I have noticed that us writers can be a bit worrisome by nature. We compare ourselves to other writers, not just our skill levels, but our personal lives. We also compare our work, our finished product to others, and it doesn't even matter if it is in the same genre. We compare our education levels, and job skills. We are fickle. We want attention , we want the praises of out work to be shouted to the heavens, and we want the royalties to roll in like high tide. At the same time we crave to be alone, to immerse ourselves in our work, we like to dive into a new chapter like a swimmer in the deep end of an Olympic size pool.

These traits make it utmost difficult to befriend a writer, marry a writer, or even try to have a positive working relationship with another writer. Our pay is sporadic, our hours are uneven (I have been known to be up for days at a time working on a plot twist), and we are temperamental. It is hard for us to realize that people in our real, non-book, everyday lives will not function as we think they will. A stranger might not help you after they knock you down, people will cut you off while in traffic, not all teachers will be open and communicative like in all the books and movies.

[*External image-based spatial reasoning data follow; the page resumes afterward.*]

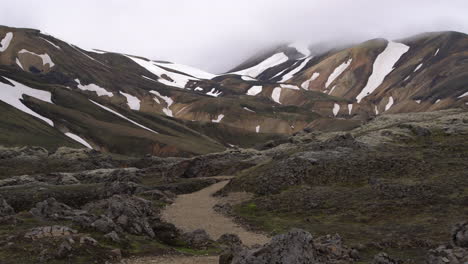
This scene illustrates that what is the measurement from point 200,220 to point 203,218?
3.36 feet

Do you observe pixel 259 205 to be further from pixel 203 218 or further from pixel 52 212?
pixel 52 212

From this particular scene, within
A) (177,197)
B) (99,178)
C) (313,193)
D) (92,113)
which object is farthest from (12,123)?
(313,193)

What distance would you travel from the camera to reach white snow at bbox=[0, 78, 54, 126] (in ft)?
503

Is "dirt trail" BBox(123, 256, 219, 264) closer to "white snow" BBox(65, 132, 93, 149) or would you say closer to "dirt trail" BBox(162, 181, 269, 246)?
"dirt trail" BBox(162, 181, 269, 246)

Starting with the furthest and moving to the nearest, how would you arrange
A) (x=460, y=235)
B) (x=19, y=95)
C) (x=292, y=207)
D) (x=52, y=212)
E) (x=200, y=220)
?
1. (x=19, y=95)
2. (x=292, y=207)
3. (x=200, y=220)
4. (x=52, y=212)
5. (x=460, y=235)

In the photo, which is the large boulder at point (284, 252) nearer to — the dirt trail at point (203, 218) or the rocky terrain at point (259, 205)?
the rocky terrain at point (259, 205)

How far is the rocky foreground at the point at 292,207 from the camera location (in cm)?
2481

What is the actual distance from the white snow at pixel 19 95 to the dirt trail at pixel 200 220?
106 meters

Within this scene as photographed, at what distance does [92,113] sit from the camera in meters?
173

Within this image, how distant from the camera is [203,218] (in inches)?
1742

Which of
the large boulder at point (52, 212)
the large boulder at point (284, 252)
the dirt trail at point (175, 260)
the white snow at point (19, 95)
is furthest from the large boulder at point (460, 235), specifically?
the white snow at point (19, 95)

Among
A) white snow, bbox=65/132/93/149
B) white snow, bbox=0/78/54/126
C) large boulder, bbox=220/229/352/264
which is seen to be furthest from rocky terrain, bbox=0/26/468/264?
white snow, bbox=0/78/54/126

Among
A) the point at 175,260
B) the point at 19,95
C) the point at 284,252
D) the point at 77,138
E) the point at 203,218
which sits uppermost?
the point at 284,252

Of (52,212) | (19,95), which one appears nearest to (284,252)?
(52,212)
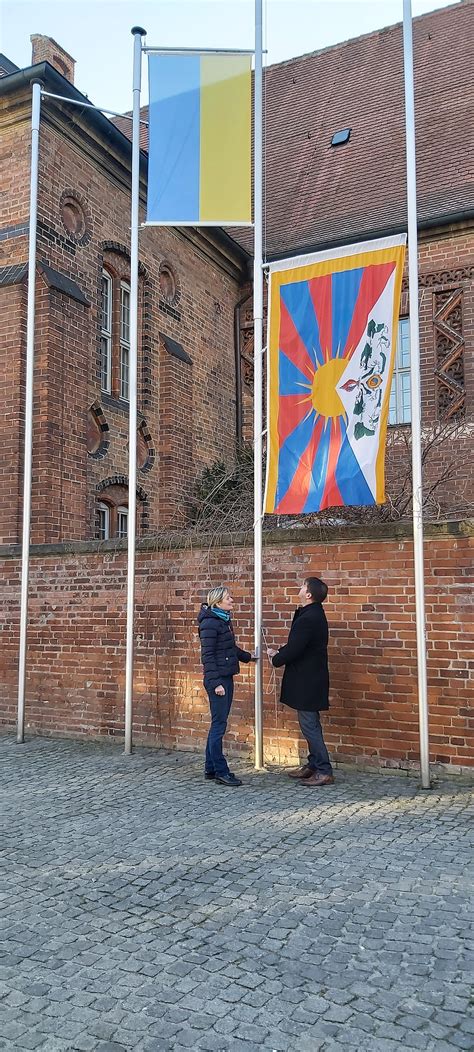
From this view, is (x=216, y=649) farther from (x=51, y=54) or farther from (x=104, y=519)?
(x=51, y=54)

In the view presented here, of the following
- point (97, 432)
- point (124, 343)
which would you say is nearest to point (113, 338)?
point (124, 343)

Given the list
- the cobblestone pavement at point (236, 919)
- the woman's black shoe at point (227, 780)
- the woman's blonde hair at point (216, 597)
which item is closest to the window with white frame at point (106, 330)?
the woman's blonde hair at point (216, 597)

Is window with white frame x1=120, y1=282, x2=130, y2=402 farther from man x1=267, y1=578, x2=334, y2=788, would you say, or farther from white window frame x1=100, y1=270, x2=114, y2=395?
man x1=267, y1=578, x2=334, y2=788

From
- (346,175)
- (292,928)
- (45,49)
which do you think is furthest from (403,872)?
(45,49)

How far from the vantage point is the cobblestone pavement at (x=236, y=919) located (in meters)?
2.87

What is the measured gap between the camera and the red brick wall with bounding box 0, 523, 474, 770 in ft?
22.1

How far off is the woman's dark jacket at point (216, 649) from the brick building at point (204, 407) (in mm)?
1079

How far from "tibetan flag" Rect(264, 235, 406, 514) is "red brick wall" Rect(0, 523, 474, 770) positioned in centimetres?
66

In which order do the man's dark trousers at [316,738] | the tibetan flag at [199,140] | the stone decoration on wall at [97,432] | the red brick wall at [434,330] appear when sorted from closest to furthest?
the man's dark trousers at [316,738]
the tibetan flag at [199,140]
the stone decoration on wall at [97,432]
the red brick wall at [434,330]

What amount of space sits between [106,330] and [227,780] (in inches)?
344

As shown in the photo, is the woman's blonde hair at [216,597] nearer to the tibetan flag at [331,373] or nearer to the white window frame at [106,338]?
the tibetan flag at [331,373]

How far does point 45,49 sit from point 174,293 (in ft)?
21.6

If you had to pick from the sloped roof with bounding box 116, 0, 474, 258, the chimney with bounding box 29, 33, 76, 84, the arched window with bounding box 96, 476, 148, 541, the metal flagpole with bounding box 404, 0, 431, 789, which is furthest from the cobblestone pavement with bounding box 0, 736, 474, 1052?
→ the chimney with bounding box 29, 33, 76, 84

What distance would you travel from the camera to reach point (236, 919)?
3783 mm
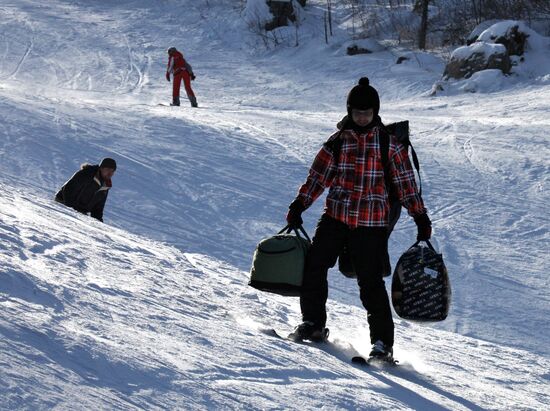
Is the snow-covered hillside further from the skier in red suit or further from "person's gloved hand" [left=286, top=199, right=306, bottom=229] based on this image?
the skier in red suit

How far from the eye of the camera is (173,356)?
12.6ft

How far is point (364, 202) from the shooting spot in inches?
196

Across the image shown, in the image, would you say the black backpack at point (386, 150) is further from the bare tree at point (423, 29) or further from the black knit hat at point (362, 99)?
the bare tree at point (423, 29)

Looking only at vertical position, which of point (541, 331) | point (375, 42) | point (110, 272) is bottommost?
point (541, 331)

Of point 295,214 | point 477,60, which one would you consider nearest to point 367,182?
→ point 295,214

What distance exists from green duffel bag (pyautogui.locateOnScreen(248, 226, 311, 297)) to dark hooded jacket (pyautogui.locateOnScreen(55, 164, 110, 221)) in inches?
163

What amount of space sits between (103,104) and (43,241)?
36.3ft

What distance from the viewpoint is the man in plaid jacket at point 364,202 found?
16.3 ft

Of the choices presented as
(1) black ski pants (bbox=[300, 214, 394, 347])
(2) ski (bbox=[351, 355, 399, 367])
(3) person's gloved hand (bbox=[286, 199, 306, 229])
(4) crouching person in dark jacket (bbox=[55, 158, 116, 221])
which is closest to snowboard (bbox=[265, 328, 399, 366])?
(2) ski (bbox=[351, 355, 399, 367])

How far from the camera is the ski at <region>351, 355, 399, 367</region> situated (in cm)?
491

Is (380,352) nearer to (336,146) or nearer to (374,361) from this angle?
(374,361)

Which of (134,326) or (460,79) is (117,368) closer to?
(134,326)

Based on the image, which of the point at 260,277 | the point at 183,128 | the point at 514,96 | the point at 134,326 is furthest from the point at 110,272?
the point at 514,96

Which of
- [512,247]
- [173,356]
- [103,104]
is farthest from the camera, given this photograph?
[103,104]
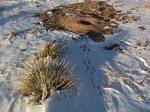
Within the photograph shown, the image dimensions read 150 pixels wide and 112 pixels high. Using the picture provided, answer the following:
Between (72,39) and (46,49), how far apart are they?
1.25 m

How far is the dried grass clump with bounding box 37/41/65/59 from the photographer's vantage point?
8.21m

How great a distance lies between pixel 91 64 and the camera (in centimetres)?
840

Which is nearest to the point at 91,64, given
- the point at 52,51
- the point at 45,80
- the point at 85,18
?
the point at 52,51

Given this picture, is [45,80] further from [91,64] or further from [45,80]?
[91,64]

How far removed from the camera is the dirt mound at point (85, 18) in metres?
9.91

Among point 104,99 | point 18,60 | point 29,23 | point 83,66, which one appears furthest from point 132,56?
point 29,23

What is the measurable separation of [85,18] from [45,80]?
13.0ft

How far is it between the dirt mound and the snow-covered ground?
283mm

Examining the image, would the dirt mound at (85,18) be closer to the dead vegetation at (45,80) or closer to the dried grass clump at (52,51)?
the dried grass clump at (52,51)

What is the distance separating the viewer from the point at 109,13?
10992 mm

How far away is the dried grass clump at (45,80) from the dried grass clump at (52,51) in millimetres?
935

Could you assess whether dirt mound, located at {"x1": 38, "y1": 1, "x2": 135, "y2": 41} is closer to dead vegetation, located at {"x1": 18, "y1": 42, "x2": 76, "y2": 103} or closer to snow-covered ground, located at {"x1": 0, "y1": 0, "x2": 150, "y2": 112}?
snow-covered ground, located at {"x1": 0, "y1": 0, "x2": 150, "y2": 112}

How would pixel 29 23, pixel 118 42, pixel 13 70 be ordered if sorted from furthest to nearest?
pixel 29 23, pixel 118 42, pixel 13 70

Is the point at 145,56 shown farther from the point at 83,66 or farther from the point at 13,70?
the point at 13,70
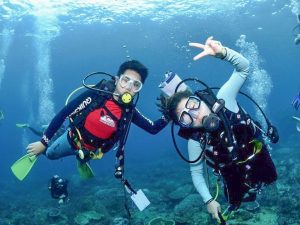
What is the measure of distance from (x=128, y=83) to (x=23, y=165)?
2868mm

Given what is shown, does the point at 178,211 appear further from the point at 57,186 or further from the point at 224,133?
the point at 224,133

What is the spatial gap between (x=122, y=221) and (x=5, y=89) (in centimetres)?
6592

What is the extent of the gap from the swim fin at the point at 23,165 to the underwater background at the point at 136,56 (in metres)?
4.10

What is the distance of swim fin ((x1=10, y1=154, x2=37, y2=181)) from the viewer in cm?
639

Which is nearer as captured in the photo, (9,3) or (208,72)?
(9,3)

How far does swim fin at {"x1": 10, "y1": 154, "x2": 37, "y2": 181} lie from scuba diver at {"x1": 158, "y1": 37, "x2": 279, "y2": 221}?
3.28 m

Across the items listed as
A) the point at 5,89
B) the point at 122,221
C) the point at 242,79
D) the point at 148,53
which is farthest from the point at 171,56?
the point at 242,79

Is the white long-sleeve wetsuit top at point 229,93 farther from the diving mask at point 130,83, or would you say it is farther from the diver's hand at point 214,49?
the diving mask at point 130,83

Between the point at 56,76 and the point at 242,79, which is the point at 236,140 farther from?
the point at 56,76

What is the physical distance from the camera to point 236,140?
4516 millimetres

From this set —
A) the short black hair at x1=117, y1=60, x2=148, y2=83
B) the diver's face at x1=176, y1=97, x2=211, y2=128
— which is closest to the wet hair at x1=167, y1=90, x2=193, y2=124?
the diver's face at x1=176, y1=97, x2=211, y2=128

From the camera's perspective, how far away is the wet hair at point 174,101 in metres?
4.58

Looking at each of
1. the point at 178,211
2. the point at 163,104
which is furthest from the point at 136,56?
the point at 163,104

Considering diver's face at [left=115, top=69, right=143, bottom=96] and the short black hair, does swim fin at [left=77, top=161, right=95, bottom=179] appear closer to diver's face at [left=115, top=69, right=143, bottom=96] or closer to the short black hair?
diver's face at [left=115, top=69, right=143, bottom=96]
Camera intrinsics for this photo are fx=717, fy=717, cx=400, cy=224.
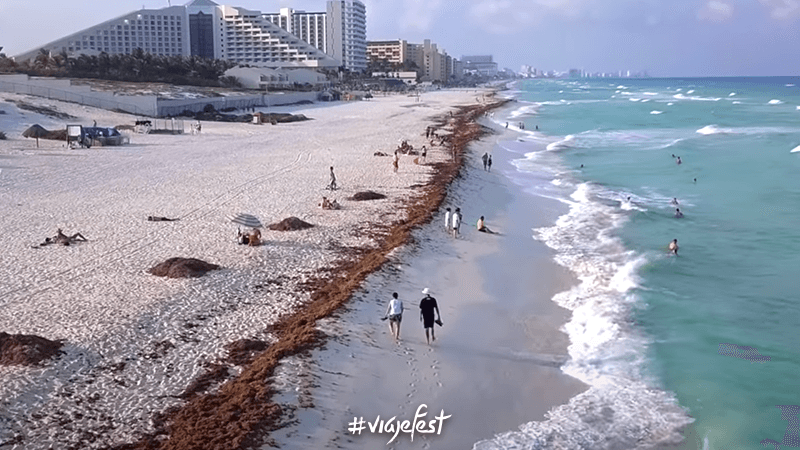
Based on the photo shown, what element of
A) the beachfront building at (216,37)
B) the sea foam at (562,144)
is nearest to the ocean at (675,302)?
the sea foam at (562,144)

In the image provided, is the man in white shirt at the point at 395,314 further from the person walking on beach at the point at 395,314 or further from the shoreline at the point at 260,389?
the shoreline at the point at 260,389

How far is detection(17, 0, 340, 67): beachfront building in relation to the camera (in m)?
124

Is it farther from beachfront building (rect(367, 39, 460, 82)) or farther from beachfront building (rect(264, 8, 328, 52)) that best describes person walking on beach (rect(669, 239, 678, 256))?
beachfront building (rect(367, 39, 460, 82))

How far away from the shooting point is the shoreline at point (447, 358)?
9.13 meters

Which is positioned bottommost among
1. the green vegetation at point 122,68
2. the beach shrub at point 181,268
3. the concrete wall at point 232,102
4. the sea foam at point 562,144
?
the beach shrub at point 181,268

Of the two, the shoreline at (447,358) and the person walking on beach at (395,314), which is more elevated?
the person walking on beach at (395,314)

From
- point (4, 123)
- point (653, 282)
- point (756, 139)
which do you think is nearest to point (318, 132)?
point (4, 123)

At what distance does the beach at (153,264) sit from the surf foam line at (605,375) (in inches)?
149

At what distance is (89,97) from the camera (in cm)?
4978

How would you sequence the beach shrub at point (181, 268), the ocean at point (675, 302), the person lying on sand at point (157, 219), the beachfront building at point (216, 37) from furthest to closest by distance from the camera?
1. the beachfront building at point (216, 37)
2. the person lying on sand at point (157, 219)
3. the beach shrub at point (181, 268)
4. the ocean at point (675, 302)

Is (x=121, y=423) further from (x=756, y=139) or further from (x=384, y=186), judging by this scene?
(x=756, y=139)

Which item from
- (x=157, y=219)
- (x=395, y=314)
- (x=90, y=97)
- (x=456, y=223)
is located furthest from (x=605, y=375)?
(x=90, y=97)

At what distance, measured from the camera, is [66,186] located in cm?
2373

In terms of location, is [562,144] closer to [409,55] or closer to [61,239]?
[61,239]
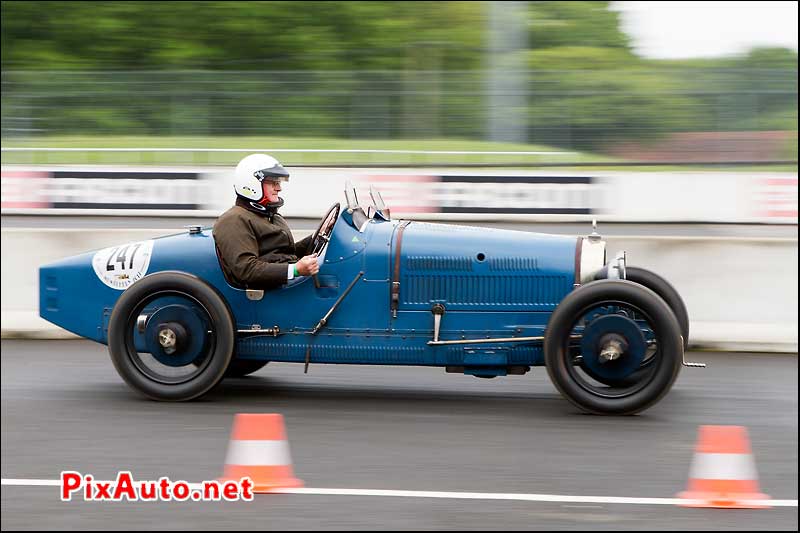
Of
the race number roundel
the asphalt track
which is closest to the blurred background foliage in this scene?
the asphalt track

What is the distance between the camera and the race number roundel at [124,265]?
7.57 m

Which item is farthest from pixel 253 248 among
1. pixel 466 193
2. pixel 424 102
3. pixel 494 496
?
pixel 424 102

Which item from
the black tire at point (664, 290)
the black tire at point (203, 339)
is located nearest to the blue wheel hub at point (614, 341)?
the black tire at point (664, 290)

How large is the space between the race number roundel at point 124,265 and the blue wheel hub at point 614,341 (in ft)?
9.56

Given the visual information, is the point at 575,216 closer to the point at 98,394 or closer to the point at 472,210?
the point at 472,210

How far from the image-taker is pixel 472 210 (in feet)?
43.6

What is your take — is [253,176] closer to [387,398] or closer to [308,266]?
[308,266]

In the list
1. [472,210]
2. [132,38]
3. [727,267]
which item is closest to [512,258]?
[727,267]

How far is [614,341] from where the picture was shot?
6875 millimetres

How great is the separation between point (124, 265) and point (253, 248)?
942 mm

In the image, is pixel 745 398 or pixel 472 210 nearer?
pixel 745 398

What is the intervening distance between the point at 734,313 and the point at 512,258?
3.22 m

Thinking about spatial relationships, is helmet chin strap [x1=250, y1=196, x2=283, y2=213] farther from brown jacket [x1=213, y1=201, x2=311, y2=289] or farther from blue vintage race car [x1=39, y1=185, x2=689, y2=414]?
blue vintage race car [x1=39, y1=185, x2=689, y2=414]

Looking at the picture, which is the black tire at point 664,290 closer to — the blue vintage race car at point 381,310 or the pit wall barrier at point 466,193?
the blue vintage race car at point 381,310
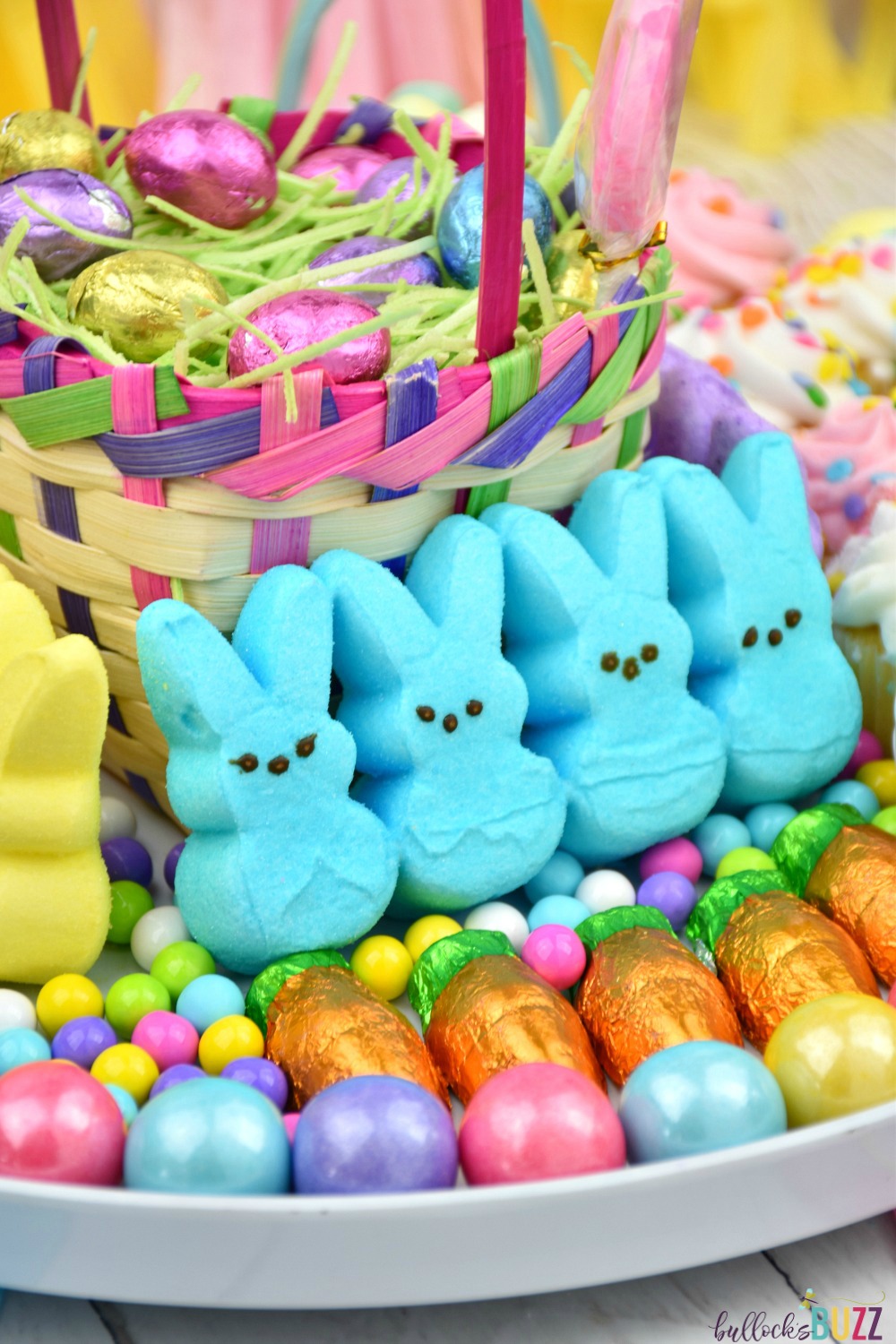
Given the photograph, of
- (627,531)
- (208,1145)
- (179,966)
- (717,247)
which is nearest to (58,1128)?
(208,1145)

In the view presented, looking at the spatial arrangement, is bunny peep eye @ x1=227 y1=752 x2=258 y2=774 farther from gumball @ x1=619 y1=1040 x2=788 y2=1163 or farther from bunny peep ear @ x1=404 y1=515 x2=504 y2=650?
gumball @ x1=619 y1=1040 x2=788 y2=1163

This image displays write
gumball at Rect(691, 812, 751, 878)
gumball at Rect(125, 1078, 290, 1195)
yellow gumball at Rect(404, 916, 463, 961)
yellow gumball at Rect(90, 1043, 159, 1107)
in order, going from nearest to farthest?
gumball at Rect(125, 1078, 290, 1195) < yellow gumball at Rect(90, 1043, 159, 1107) < yellow gumball at Rect(404, 916, 463, 961) < gumball at Rect(691, 812, 751, 878)

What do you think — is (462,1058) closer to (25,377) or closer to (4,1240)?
(4,1240)

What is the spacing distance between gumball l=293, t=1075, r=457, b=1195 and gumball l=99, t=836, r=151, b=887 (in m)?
0.30

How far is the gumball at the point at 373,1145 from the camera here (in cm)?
63

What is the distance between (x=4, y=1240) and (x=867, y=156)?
1824 mm

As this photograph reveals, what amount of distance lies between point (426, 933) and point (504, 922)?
2.0 inches

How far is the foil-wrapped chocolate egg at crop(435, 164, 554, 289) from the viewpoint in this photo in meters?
0.94

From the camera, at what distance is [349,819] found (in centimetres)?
82

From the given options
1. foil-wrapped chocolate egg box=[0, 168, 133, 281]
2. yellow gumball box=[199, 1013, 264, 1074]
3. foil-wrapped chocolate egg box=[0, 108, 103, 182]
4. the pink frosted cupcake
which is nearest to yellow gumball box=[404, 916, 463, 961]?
yellow gumball box=[199, 1013, 264, 1074]

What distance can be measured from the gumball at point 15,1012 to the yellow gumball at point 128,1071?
6cm

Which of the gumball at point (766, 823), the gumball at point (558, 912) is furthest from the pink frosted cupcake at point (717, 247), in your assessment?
the gumball at point (558, 912)

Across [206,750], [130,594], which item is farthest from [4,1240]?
[130,594]

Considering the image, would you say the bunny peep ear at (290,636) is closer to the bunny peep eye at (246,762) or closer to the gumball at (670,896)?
the bunny peep eye at (246,762)
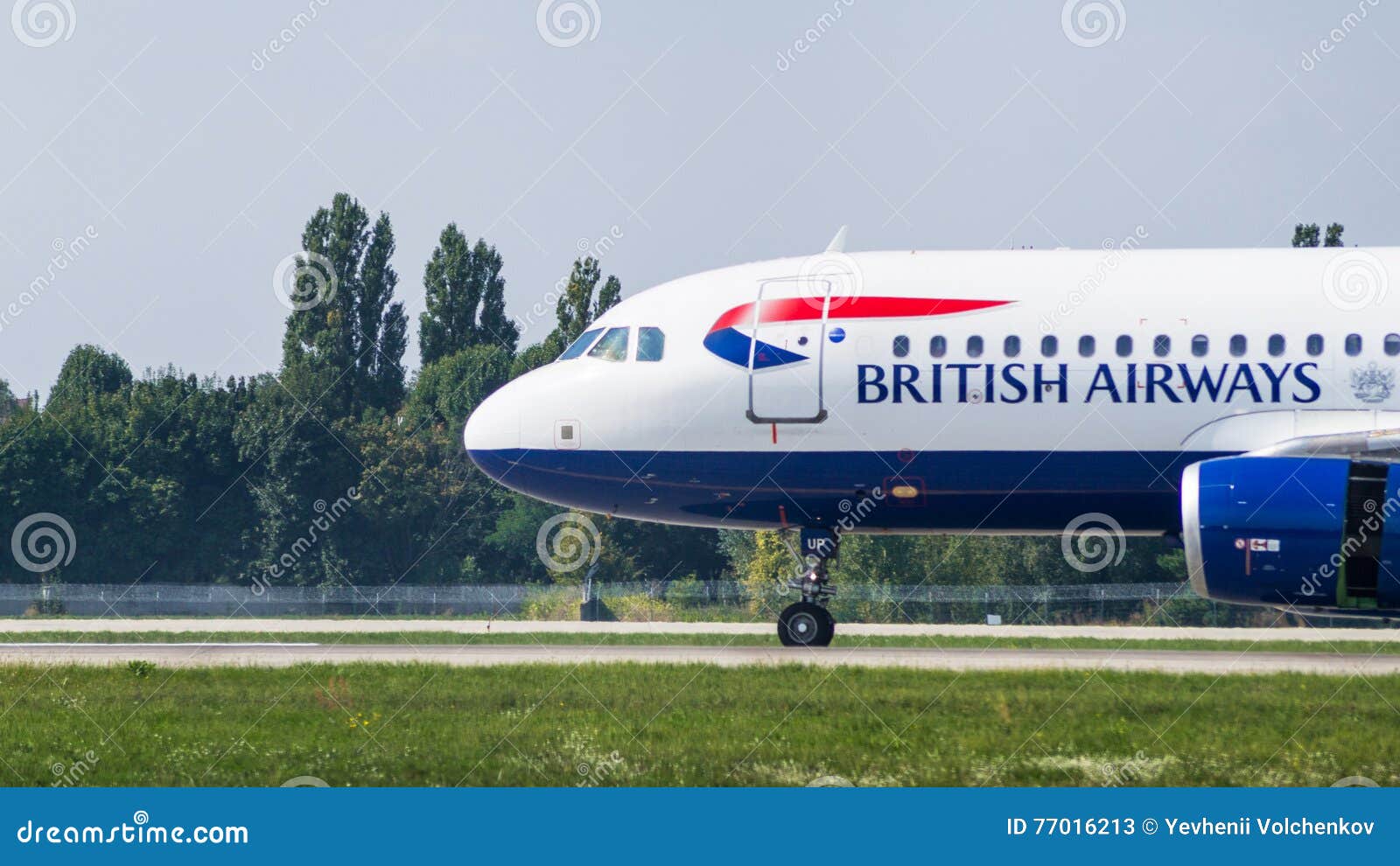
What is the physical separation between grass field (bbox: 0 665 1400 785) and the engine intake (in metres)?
1.14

This aspect of life throws me for a loop. Sometimes I do not understand their motive, or even their thought patterns. I have often caught myself thinking, "How did they come up with that?" That is the beauty of people, of free will, something characters in my books do not have. I have the power over what they say, do, think, over their whole lives. I am their fate. It is a powerful thing.

The worst thing for a writer is to think that they are insufficient. You are not. You are a creative, beautiful person even if the only thing you have written is a very detailed grocery list in the past six months. It's just a book, or an article. There will be more. If it's not perfect it's okay, it's not meant to be. That's the beauty of creation, most things are flawed in some fashion.

If someone compares you to another writer in a good way, yay! Absorb it, love it, cherish it. Move on. If someone says something negative think on it for five minutes and move on. Life still goes on. It's only one persons thoughts. Then you can say, "How did they come up with that?"

For us writers to be social, to be out in the real world, we need to take a deep breath and put aside our fears of other writers. we need to get out there and interact. We need to query and meet people at conferences and workshops. We need to be ourselves. We are writers, the beautifully elegant authors of the world. Be proud, be smart, be yourself.